◆ Суть задания
Ответьте по тексту для чтения на три вопроса, каждый с новой строки:
(a) Около какого часа ночи разбудили в приемной и куда затем отвезли?
(b) Что отобрали при обыске в канцелярии Дома?
(c) Кто разбудил в 7 часов утра и что он принес?

«Жажду бури…». Воспоминания, дневник. Том 1 (страница 11)
Затем меня отвели в прежнюю приемную и, как это ни странно, со мной, несмотря на глубокое, пережитое мною волнение, повторилась прежняя история: я лег на стулья и снова крепко уснул. Не хочу сказать, чтобы я был спокоен, не волновался, не мучился, не боялся. Напротив, все эти человеческие чувства мною владели в полной мере. Сердце мучительно сжималось и колотилось; голова была полна тягостных мыслей о своем будущем и о том, что я погубил или могу погубить кое-кого из друзей или посторонних183, и, несмотря на все эти переживания, мне больше всего хотелось спать. И я крепко спал.
Около часа ночи меня разбудили и отвезли в Дом предварительного заключения на Шпалерной. Массивная железная решетчатая дверь с лязгом открылась, чтобы принять меня, и захлопнулась за мною.
«Отсюда не убежишь!» – сразу мелькнула у меня мысль, хотя ни раньше, ни позже о побеге не думал.
Захлопнулась дверь, и я сразу почувствовал себя отрезанным от всего мира.
В канцелярии Дома меня подвергли новому личному, особенно оскорбительному, обыску с раздеванием, отобрали цепочку от часов (часы оставили), отобрали деньги, в которых дали расписку, и отвели в камеру в пятый этаж. Не осмотревшись даже в ней, наскоро раздевшись, я завалился на кровать и опять крепко заснул.
Глава II. Тюрьма
Потекли скучные, однообразные тюремные дни. Первые дни, впрочем, были не столько скучны, сколько мучительны. Приходилось184 переживать мучительную мысль о совершенных ошибках. Потерян университет, потеряна надежда на профессуру, к которой я стремился. Будущее рисовалось очень мрачно. Всего более, однако, мучила мысль о предстоящем допросе.
В 6 часов утра разбудили уголовные, которые вошли в камеру, чтобы очистить клозет. В 7 часов вторично разбудил надзиратель, принесший кипяток. Но чайника не было; на двух вделанных в стену железных полочках стояли только две почерневшие грязные оловянные тарелки, такие же ложка, миска и кружка. Пришлось вылить кипяток в эту последнюю, но воспользоваться им не удалось: не было ни чая, ни сахара. Я огляделся. Из окна, маленького, грязного, устроенного выше моего роста, с железной решеткой, тускло виднелся кусочек мрачного февральского неба. Обратил внимание на толщину стены.

◆ Исходные данные
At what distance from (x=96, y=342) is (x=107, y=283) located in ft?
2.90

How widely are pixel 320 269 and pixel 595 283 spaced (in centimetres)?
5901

◆ Ответ к задаче
(a) Около часа ночи; отвезли в Дом предварительного заключения на Шпалерной.
(b) Цепочку от часов и деньги, в которых дали расписку.
(c) Надзиратель; он принес кипяток.